--- Requirement 1 ---
List each line of the listing that contains the string "distance", matching case exactly.

--- Quoted text ---
— BEGIN —

The Bayfront Zoning District is the first few blocks from the bay. The Downtown Core contains many buildings that do not exceed two stories in height. While many of these buildings may not be historic, they help enhance the overall character of the downtown. 

In 1983, the local chapter of the American Institute of Architects and the city of Sarasota brought together a study. This study acknowledged what we all know. There are many aspects of Sarasota which make it attractive. The point of the study was to improve on a good thing.  One of the action items in this study was to: “Develop main view corridors from the downtown to the Bayfront.” Another goal was to:  “... maintain not only the historically significant structures, but historical character of the downtown.”

Longtime City Planning Board member Bob Lindsay once said: “Most people do not comprehend what the fully built downtown will look like.” 

This statement was made before the current downtown zoning districts were created, but those new districts only tweaked what were previously vested zoning rights. One of the significant changes with the “new” downtown zoning districts was the formation of the Downtown Bayfront Zoning District. This new district allowed new buildings to be constructed to 18 floors. However, the Downtown Core is limited to 10 floors. This is effectively creating a wall between the Downtown Core and the bay. 

Currently, property owners can sell easements for view to adjoining property owners, but this is not enough incentive when they can sell their property to a developer who can redevelop a one- or two-story parcel into a 10-story project. 

Allowing owners of low height developed property in the Downtown Bayfront and Downtown Core Zoning Districts to sell their development rights above their existing height to a developer in the Downtown Core would increase the odds that these older properties, which provide a large amount of character to the downtown, would be preserved. 

For example, if a two-story parcel in the Downtown Core sold its excess development rights, it would forever stay at that scale and allow a developer of another property in the Downtown Core to build to 10 + 8 stories or a total of 18 to provide a better chance of a view corridor to the bay. Without change, the Downtown Core will become a monolithic boring streetscape of 10-story buildings devoid of character or charm. 


— Jim Toale, Sarasota

Jim Toale is a retired real estate attorney and lifelong resident of Sarasota.

— END —

--- Records shown ---
— BEGIN —

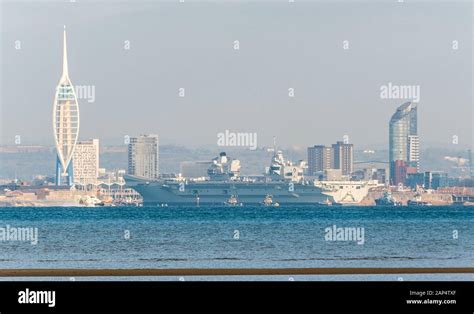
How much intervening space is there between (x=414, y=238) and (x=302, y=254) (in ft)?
52.5

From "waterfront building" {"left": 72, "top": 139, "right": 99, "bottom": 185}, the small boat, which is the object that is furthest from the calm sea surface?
"waterfront building" {"left": 72, "top": 139, "right": 99, "bottom": 185}

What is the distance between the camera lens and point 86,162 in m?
140

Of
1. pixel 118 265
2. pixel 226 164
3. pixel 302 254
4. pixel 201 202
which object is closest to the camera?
pixel 118 265

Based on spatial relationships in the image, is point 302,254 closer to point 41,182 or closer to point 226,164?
point 226,164

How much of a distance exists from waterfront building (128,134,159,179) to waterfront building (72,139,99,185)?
6.56 meters

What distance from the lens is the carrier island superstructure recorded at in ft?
385

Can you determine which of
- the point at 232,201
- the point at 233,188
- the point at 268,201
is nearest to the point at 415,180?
the point at 268,201

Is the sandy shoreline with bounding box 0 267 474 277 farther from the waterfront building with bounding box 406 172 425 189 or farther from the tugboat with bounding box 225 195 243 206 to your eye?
the waterfront building with bounding box 406 172 425 189

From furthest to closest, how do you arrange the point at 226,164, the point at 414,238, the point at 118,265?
the point at 226,164
the point at 414,238
the point at 118,265

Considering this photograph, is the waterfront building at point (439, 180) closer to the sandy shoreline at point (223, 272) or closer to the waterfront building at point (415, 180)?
the waterfront building at point (415, 180)
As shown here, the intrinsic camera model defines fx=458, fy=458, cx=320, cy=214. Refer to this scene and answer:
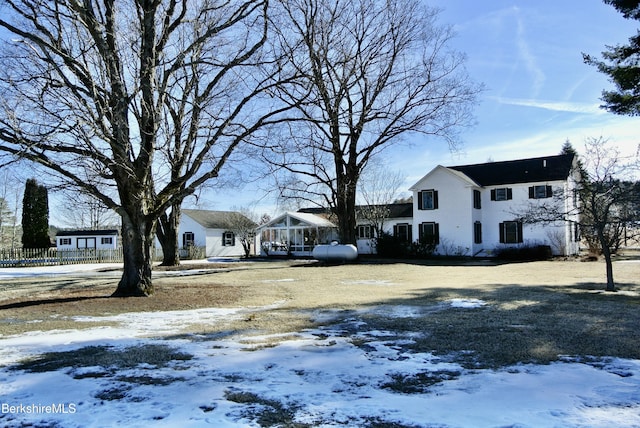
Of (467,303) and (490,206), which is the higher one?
(490,206)

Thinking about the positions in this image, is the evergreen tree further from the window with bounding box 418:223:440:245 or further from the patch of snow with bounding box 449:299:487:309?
the window with bounding box 418:223:440:245

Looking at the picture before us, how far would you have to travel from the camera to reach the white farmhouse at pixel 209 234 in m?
43.3

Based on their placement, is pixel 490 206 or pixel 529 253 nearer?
pixel 529 253

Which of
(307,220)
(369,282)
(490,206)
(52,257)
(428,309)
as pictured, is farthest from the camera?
(307,220)

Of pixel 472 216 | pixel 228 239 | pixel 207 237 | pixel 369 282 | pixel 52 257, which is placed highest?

— END —

--- Requirement 2 ---
Reproduce the passage on Sarasota's downtown zoning from "Longtime City Planning" up to and including "and the bay.", replacing "Downtown Core" with "Downtown Center" throughout.

--- Exercise output 1 ---
What is the distance between the camera lens and point 86,162 in m?
How much of a distance exists from waterfront building (128,134,159,179) to waterfront building (72,139,99,185)?
What distance from the lens is the carrier island superstructure recorded at in ft?

--- Exercise output 2 ---
Longtime City Planning Board member Bob Lindsay once said: “Most people do not comprehend what the fully built downtown will look like.” 

This statement was made before the current downtown zoning districts were created, but those new districts only tweaked what were previously vested zoning rights. One of the significant changes with the “new” downtown zoning districts was the formation of the Downtown Bayfront Zoning District. This new district allowed new buildings to be constructed to 18 floors. However, the Downtown Center is limited to 10 floors. This is effectively creating a wall between the Downtown Center and the bay.